— start SELECTED EXTRACT —
This library provides supervision of components that should be consistently running without downtime. We automatically restart a component when it stops running, and provide a contract for the component to communicate with the supervisor to signal when a situation arises that requires a restart.
For each component that needs to be registered with supervision, we will instantiate a Supervisor
object to do supervision for that component.
The supervisor should be initialized by passing in an object that implements the Manageable
trait. To start the component,
call the spawn method and await.
let supervisor = Supervisor::new(stream_component);
supervisor.spawn().await?
A user-provided async function will be called by the supervisor to start a tokio task. We wrap the tokio task with communication channels, and one end of the channels will be passed into the user-provided function which will run the component, and the other ends of the channels will be held by the supervisor to receive irrecoverable error messages and to send cancellation signals to the tokio task.
— end SELECTED EXTRACT —
SHORT PROBLEM A ::
Copy the records below word for word, starting at the line that contains "this 1270×952 image." and ending at the end of the records. Leave out the pictures.
— start RECORDS FOR THIS TASK —
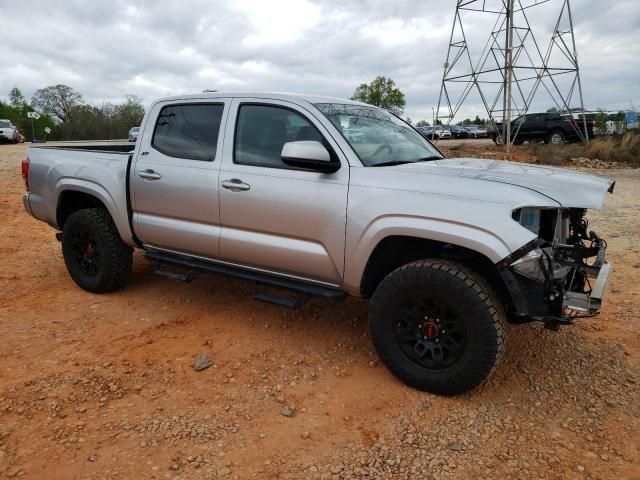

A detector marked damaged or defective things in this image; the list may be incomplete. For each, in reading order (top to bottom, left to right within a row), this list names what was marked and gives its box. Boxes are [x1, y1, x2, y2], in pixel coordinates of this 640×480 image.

damaged front end [498, 208, 612, 328]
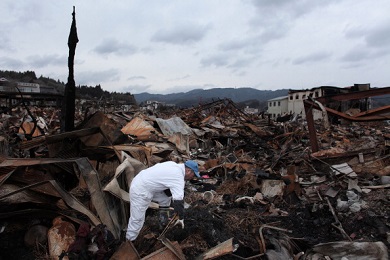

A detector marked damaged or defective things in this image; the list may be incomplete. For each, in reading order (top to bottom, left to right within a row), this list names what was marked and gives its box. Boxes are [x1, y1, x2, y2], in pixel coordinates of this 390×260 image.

pile of burnt debris [0, 98, 388, 258]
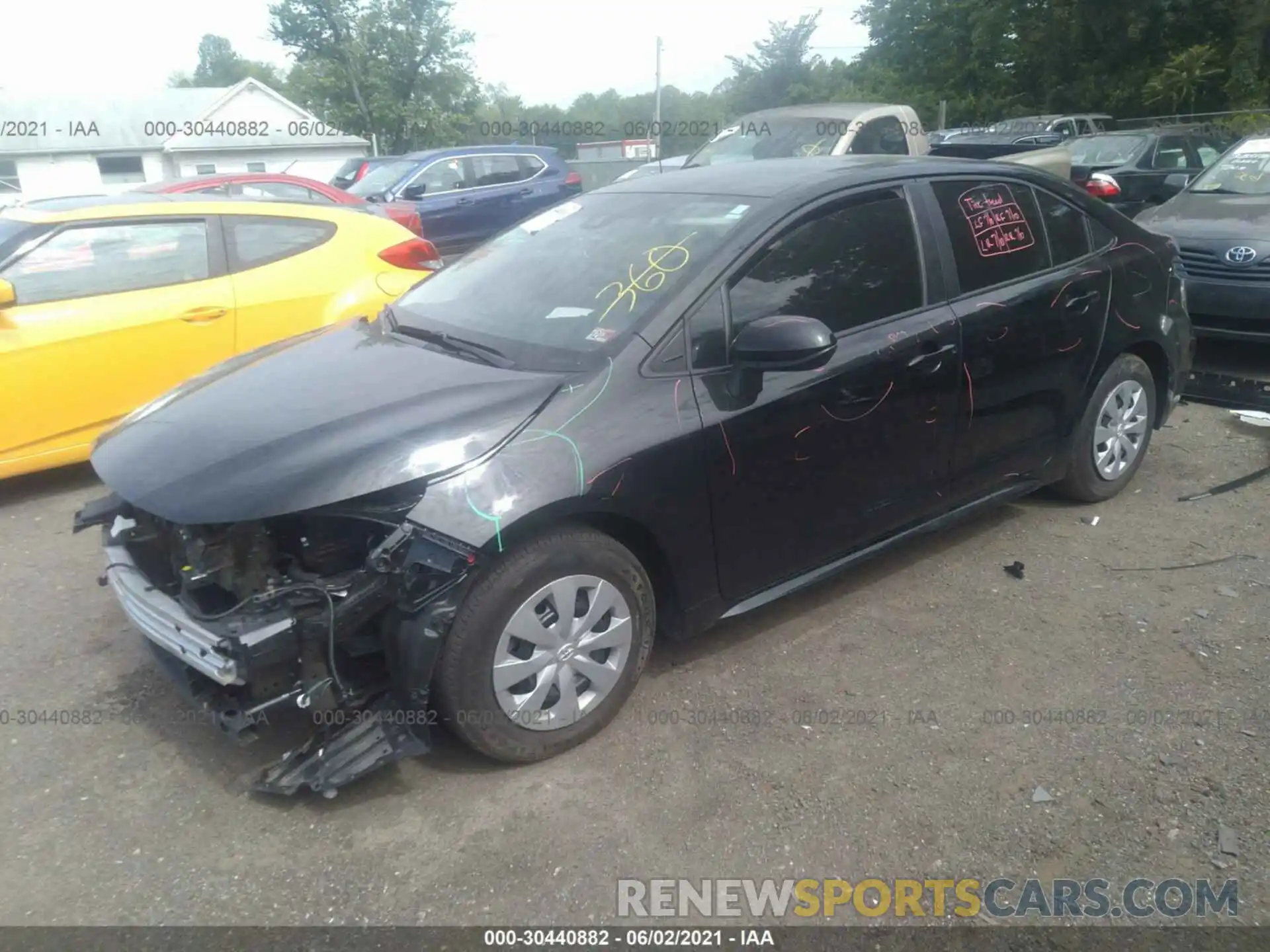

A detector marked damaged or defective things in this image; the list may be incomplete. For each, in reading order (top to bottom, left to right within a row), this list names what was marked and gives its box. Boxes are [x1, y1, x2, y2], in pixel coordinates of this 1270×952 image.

damaged headlight assembly [75, 484, 482, 793]
front-end collision damage [75, 492, 482, 793]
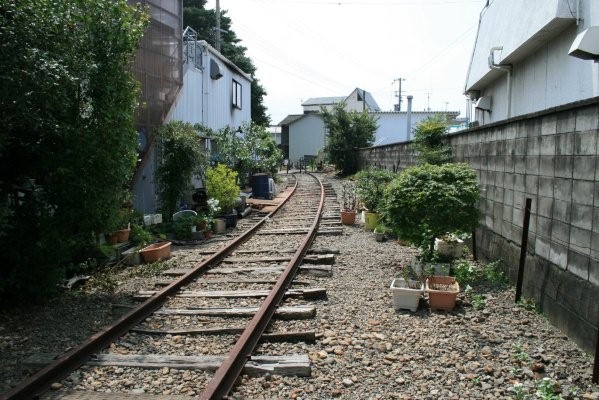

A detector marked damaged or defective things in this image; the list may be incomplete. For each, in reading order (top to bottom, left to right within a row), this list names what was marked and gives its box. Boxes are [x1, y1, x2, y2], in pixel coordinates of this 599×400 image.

rusty rail track [2, 172, 326, 400]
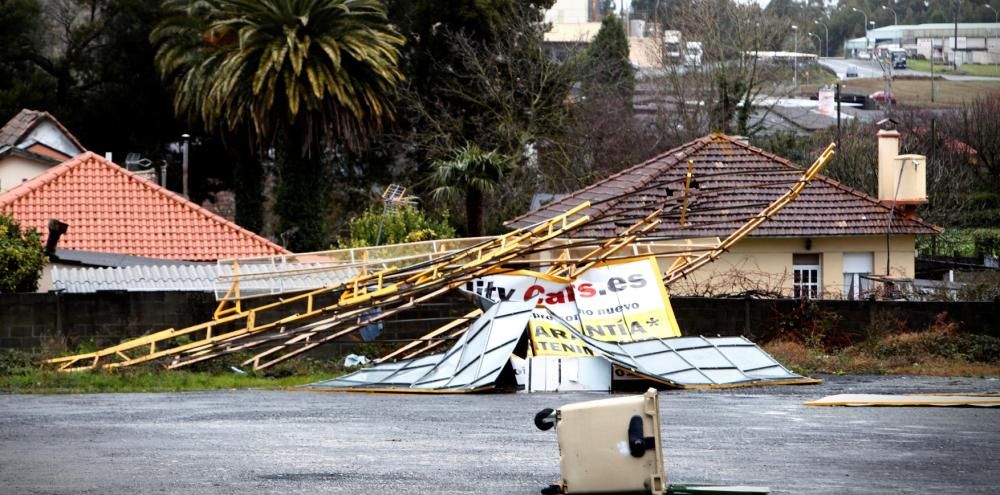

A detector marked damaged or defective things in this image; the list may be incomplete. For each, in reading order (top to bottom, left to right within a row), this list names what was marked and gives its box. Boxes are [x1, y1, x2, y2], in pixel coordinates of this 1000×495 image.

broken roof structure [0, 152, 290, 262]
torn banner sign [458, 260, 680, 356]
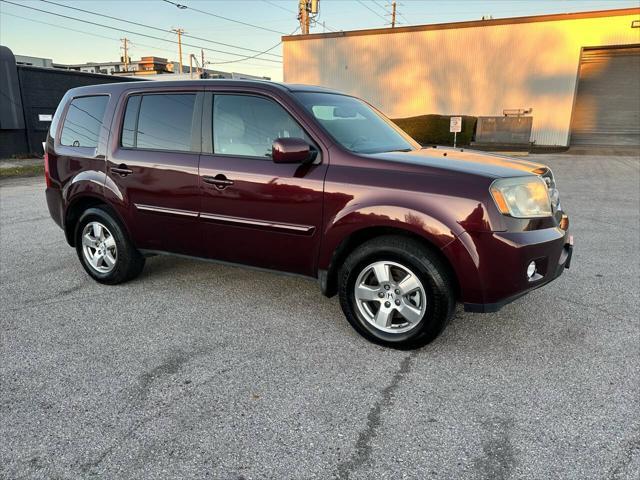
— end RECORDS FOR THIS TASK —
SHORT PROBLEM B ::
In the supervision library page, which trait must the object passed in to initialize the supervisor implement?

EXERCISE RESPONSE A ::
A detector marked damaged or defective things in this image; the list may be incomplete. For each, in reading order (top to bottom, left to right within a row), this list names what was marked and gives its box. Boxes are [x1, y1, x2, y2], in pixel coordinates of this 1270×952 image.

damaged headlight assembly [75, 484, 482, 793]
front-end collision damage [75, 492, 482, 793]

A detector marked damaged or defective things in this image; the list may be incomplete. For each, in reading order (top to bottom, left to right within a row), this list names what was marked and gives its box. Boxes are [x1, y1, x2, y2], in pixel coordinates of this 599×400 image.

rusty rail track [2, 172, 326, 400]

A detector marked damaged or defective things in this image; the list may be incomplete. For each, in reading order (top to bottom, left to right within a row), this list names what was marked and gives its box. Boxes are [x1, y1, x2, y2], in pixel coordinates of this 1000×495 image.

broken roof structure [0, 152, 290, 262]
torn banner sign [458, 260, 680, 356]

EXERCISE RESPONSE B ::
The Manageable trait.